Directions for this task: Exactly the lines from the one containing "Identify the solar" to the final line below should be output, and no others.

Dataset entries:
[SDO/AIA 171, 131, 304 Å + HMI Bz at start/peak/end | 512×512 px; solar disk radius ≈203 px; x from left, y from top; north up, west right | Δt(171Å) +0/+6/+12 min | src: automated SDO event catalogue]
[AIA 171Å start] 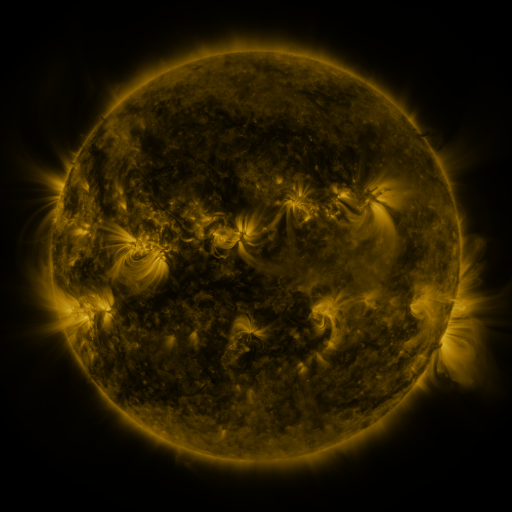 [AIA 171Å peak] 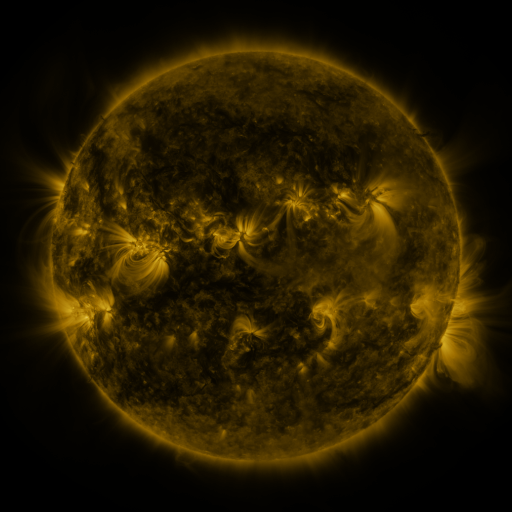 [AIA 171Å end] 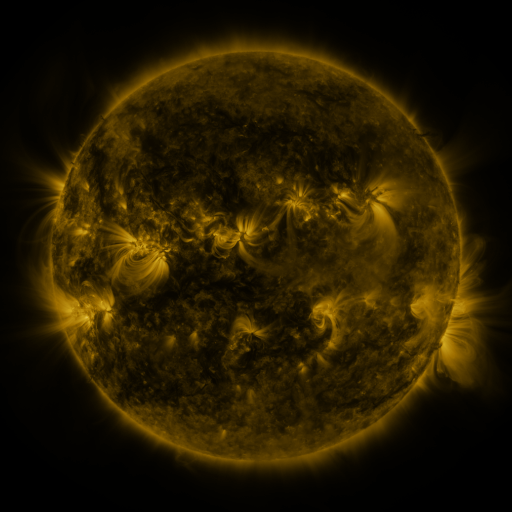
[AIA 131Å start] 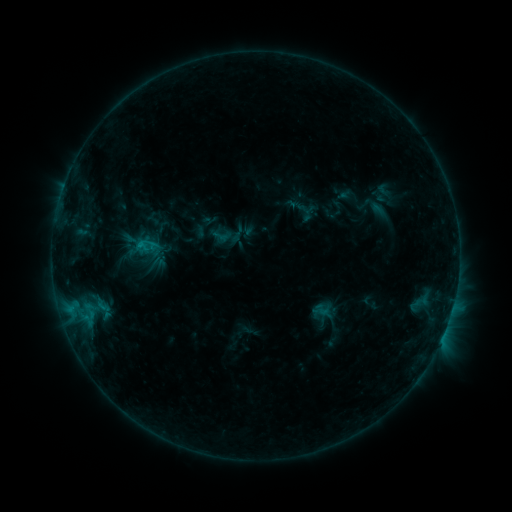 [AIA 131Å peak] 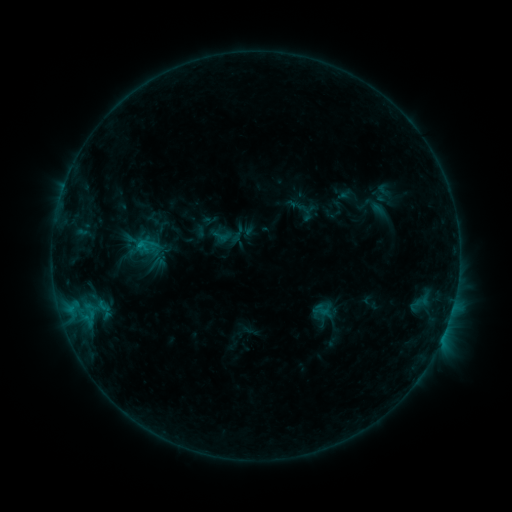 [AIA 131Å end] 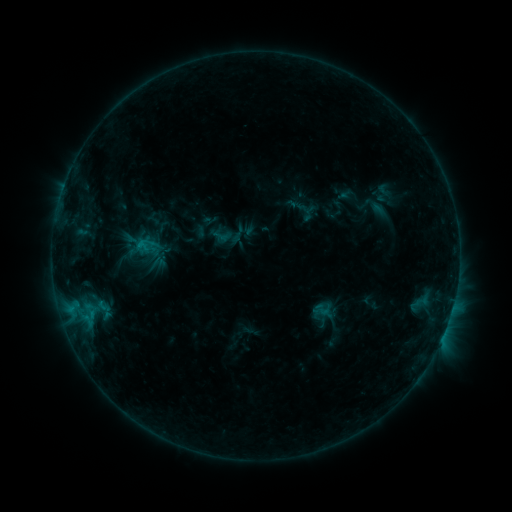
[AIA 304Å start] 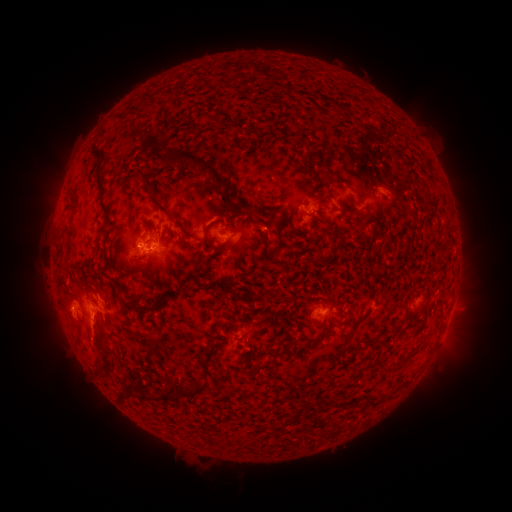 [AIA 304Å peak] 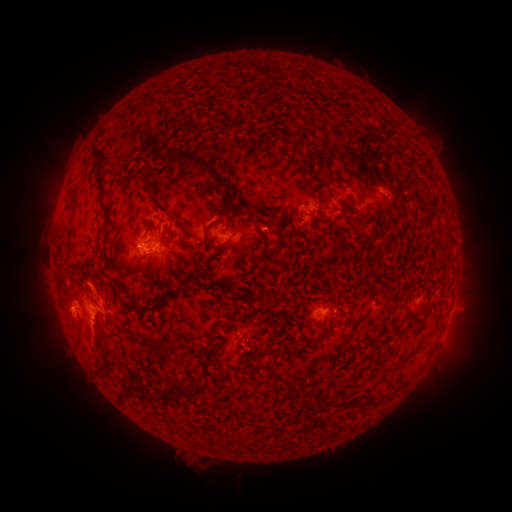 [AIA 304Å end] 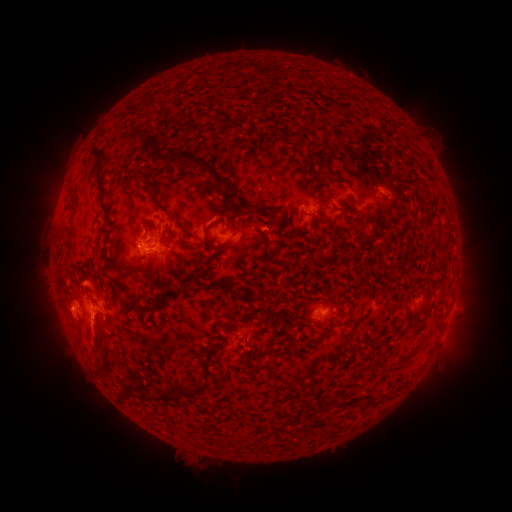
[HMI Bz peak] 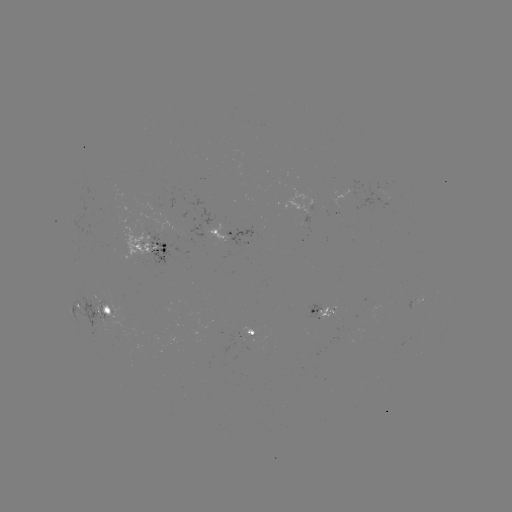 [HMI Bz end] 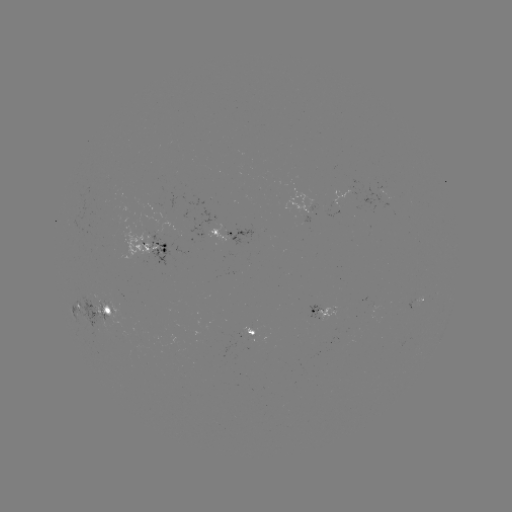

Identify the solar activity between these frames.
eruption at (93, 283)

Response box:
Identify the solar activity between these frames.
eruption at (93, 283)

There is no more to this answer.